■ Exercise requirements:
**1.** Retype the Bingo Hell review word for word, everything from "Last year brought" down to "amidst hipster gentrification.".
**2.** List every film title named in the Bingo Hell review.
**3.** Write the next part of the Bingo Hell review, starting right after its final sentence.

■ Extract to read:

★★★★ out of ★★★★★
Directed by Gigi Saul Guerrero.
Last year brought us engaging septuagenarians battling it out the save their decrepit community center in VFW. Earlier this year saw the posthumous release of George Romero’s frightening PSA, Amusement Park. concerning the oft forgotten repugnance of elder abuse. Now, Amazon Studios is treating us to the latest in elder horror, Bingo Hell. The golden (girls) age is upon us with a new subgenera of horror, AARP horror. You heard it here first!
Bingo Hell, director Gigi Saul Guerrero (AKA La Muneca Del Terror), follows an aging community filled with aging stalwarts. The film largely examines the impeccably cast elder stateswoman Lupita (Adriana Barraza, Drag Me to Hell) as she navigates the worst of all horrors, being aged out of a community amidst hipster gentrification.

■ Listed entries:
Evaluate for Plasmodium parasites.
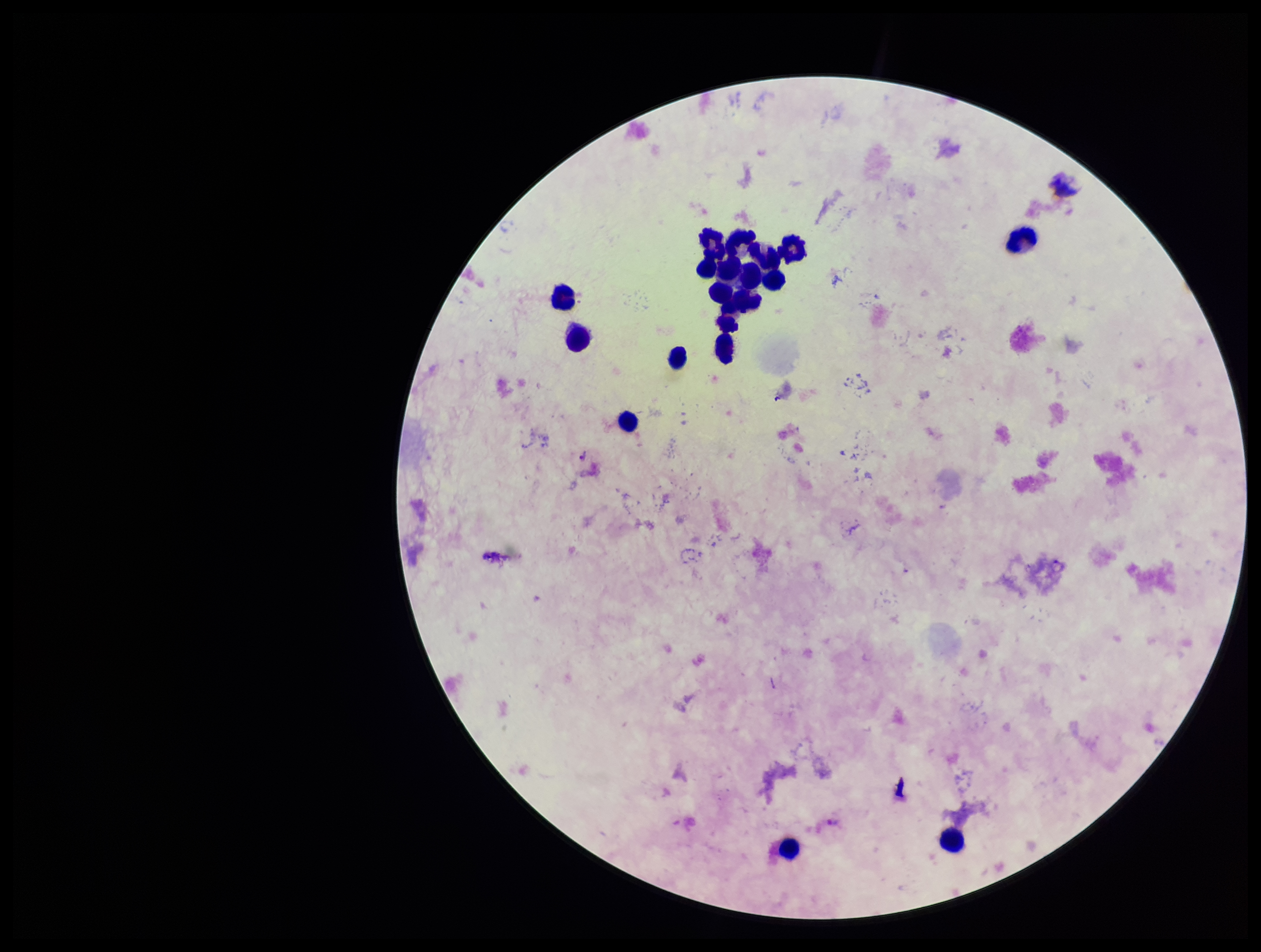
Detected.

Giemsa stain. Smartphone photograph taken through the eyepiece of a microscope. Leukocyte count: 19. Parasite count: 2. Patient malaria status: positive. Preparation: thick blood smear. Single field of view. Image is 1261×952 pixels. Species reported for this patient: Plasmodium vivax.Locate every Plasmodium parasite.
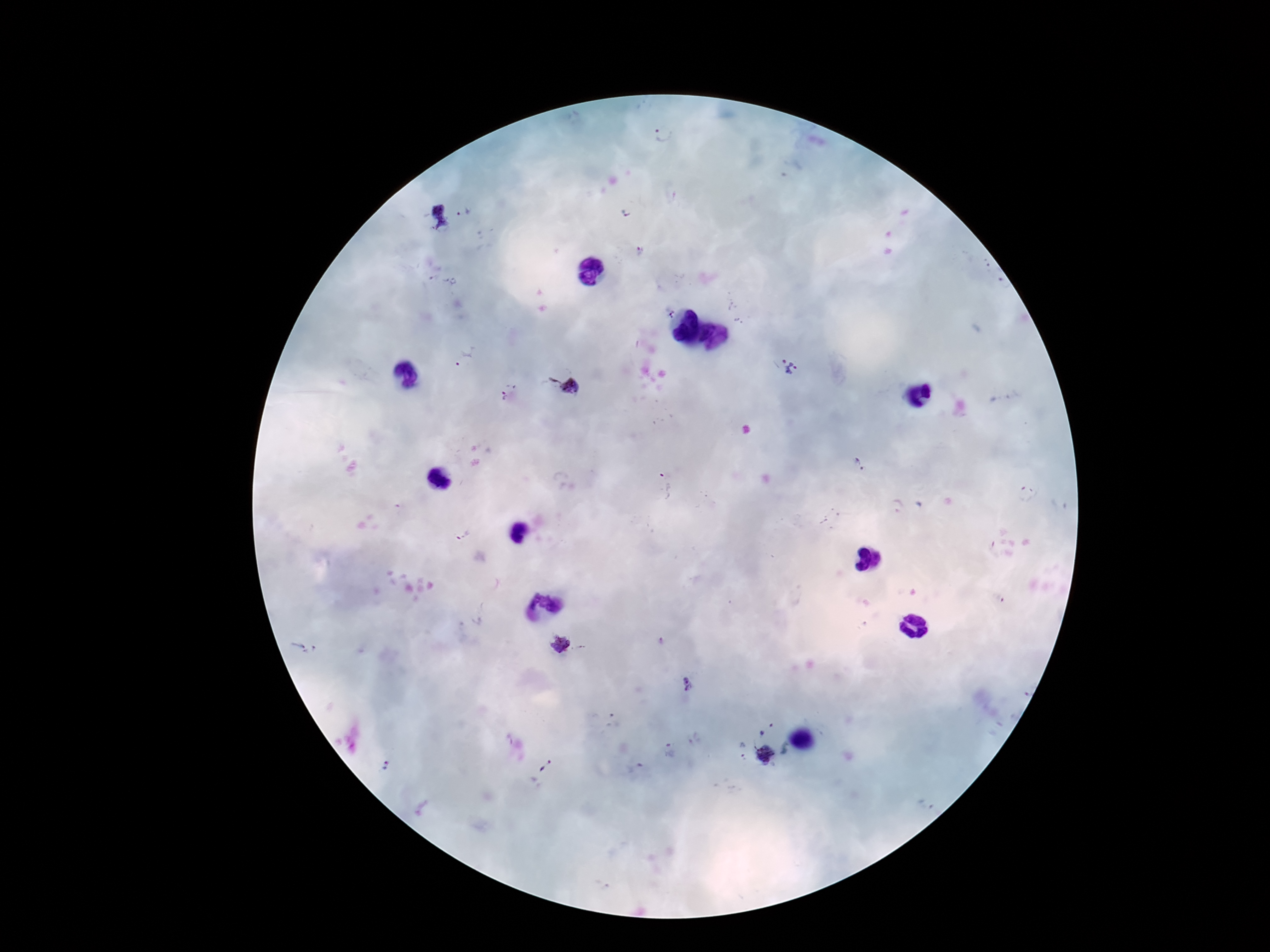

Approximate centers as {x, y} in pixels.
Plasmodium parasites: {662, 135}, {465, 212}, {626, 212}, {438, 217}, {640, 249}, {432, 278}, {445, 280}, {455, 282}, {670, 313}, {466, 356}, {788, 365}, {565, 387}, {508, 391}, {858, 466}, {665, 486}, {1026, 494}, {896, 504}, {463, 536}, {663, 640}, {561, 644}, {303, 647}, {689, 683}, {612, 721}, {761, 733}, {670, 751}, {742, 751}, {765, 754}, {384, 761}, {545, 765}, {634, 768}, {925, 805}.

Image is 1270×952 pixels. Patient malaria status: positive. Smartphone photograph taken through the microscope eyepiece. One field from this slide. Giemsa-stained preparation. 100x magnification. Thick peripheral-blood smear.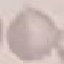
Summary:
  - Result: no malaria parasites seen
  - Stain: Giemsa
  - Image type: automatically extracted cell patch, resized to 64 × 64 pixels
  - Capture: smartphone through the microscope eyepiece
  - Preparation: thin blood film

■ Expected responses:
**1.**
Last year brought us engaging septuagenarians battling it out the save their decrepit community center in VFW. Earlier this year saw the posthumous release of George Romero’s frightening PSA, Amusement Park. concerning the oft forgotten repugnance of elder abuse. Now, Amazon Studios is treating us to the latest in elder horror, Bingo Hell. The golden (girls) age is upon us with a new subgenera of horror, AARP horror. You heard it here first!
Bingo Hell, director Gigi Saul Guerrero (AKA La Muneca Del Terror), follows an aging community filled with aging stalwarts. The film largely examines the impeccably cast elder stateswoman Lupita (Adriana Barraza, Drag Me to Hell) as she navigates the worst of all horrors, being aged out of a community amidst hipster gentrification.

**2.**
VFW
Amusement Park
Bingo Hell
Drag Me to Hell

**3.**
In much the same way the 2020’s Bronx Vampires dealt with hyper-inflated housing prices and neighborhoods loss of their cultural identities, Bingo Hell takes this simple conceit and doubles down with the geriatric implications of gentrification. Lupita has been the unofficial mayor of the fictional town of Oak Springs for many moons. Her, also exceptionally cast, group of pals coalesce around the local bingo hall (…not to be confused with bingo hell), share communal tales from the neighborhood, and do their best to collectively pull each other through the hard times.
That is until local bingo hall proprietor Mario (David Jensen: Camera Obscura and Creature) goes missing. Mario’s derelict bingo hall is rapidly transformed in to a showy Vegas-esque party replete with disco lights, massive displays, and actual prizes worth winning. The newly anointed bingo hall owner, Mr. Big (Richard Brake: Mandy, 31, and Hannibal Rising), is ready to turn up the heat on Oak Springs with BIG winnings! Problem is the winnings are not a one way street and Mr. Big expects something in return for the lavish cash prices — their SOULS!
The gift and the curse of Bingo Hell is the obvious Twightlight Zone-like quality of the storytelling. It’s painfully clear from almost the opening credits that this demonic quid-pro-quo relationship that Mr. Big has with Oak Springs will play out as a moralistic horror tale. But, in this case, that’s not a bad thing.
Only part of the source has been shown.